Что такое было вчера? Или не вчера?.. Или этого не было? Или было не с ней?
Придерживая руками голову, она все-таки встала. Не было Таниного полированного серванта, полированного гардероба и полированных тумбочек. Плюшевых кресел не было тоже.
Она увидела просторное помещение, совсем незнакомое. На полу шкуры. На одной стене стеллажи, книги до потолка. На другой фотографии в рамках, откуда-то Лиле знакомые, старые друзья. Узкие высокие окна до половины прикрыты ставнями, так что солнечный свет лежит на чистом полу длинными горячими ломтями. Она наступила на ломоть солнца, зажмурилась от счастья, так стало тепло и приятно ступням, и постояла немного, а потом посмотрела.
Ноги были черными, как будто накануне Лиля окунала их в мазут. Только между пальцами немного светлой кожи.
– Господи, – пробормотала Лиля.
Позабыв про голову, в которой было как-то неладно, она толкнула белую деревянную дверь и остановилась.
В комнате, показавшейся ей огромной, на полу в солнечном столбе сидел, скрестив ноги, совершенно незнакомый человек. Перед ним на белой шкуре стояли тарелки и чашки. Напротив, точно так же скрестив ноги, сидел Олег Преображенцев и прихлебывал чай.
Завидев ее, он встал – одним движением, которое почему-то потрясло Лилю до глубины души. Должно быть, потому, что в голове у нее неладно. Нет, а разве можно так подняться?.. Это же очень неудобно. Она тут же попробовала скрестить ноги, чуть не упала, и Олег поддержал ее.
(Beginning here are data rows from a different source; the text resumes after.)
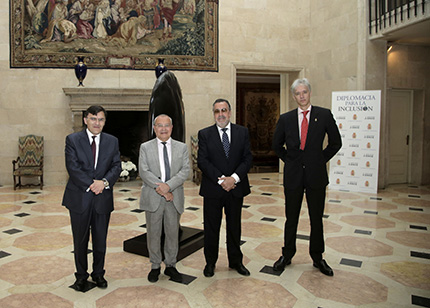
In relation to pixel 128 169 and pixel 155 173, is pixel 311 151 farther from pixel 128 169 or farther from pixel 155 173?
pixel 128 169

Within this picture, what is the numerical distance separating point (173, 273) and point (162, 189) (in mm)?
797

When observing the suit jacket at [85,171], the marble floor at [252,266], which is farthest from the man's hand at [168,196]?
the marble floor at [252,266]

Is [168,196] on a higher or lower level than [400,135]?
lower

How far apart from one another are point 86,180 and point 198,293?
1.28 m

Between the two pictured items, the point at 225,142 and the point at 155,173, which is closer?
the point at 155,173

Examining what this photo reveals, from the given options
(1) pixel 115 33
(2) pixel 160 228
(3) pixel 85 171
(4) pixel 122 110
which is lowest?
(2) pixel 160 228

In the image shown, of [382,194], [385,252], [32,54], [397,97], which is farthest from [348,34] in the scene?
[32,54]

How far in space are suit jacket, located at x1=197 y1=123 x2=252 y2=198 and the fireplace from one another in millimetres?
5741

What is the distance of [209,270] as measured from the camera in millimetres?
3346

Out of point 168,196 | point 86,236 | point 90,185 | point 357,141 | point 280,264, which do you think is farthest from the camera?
point 357,141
– Я слышал, ты завозилась, – сказал он, рассматривая ее. – Но думал, может, еще поспишь.
– Доброе утро, – поздоровалась Лиля. – Очень есть хочется и почему-то все болит.
Олег улыбнулся, а человек на шкуре кивнул.
Держась за Олега, Лиля кое-как опустилась на четвереньки, а потом плюхнулась. Вопрос, почему они сидят на полу, хотя рядом прекрасный широкий стол, мягкие стулья и еще кресла, ее не интересовал. Раз сидят, значит, так нужно, значит, и она будет сидеть с ними.
– Я Нутэвэкэт, – сказал человек и прихлебнул из кружки. – Из Инчоуна. Ходил в Канчалан брата навестить.
– Я Лиля Молчанова, из Москвы. Я здесь… в командировке.
Человек кивнул – в командировке, что ж тут непонятного. Все ясно.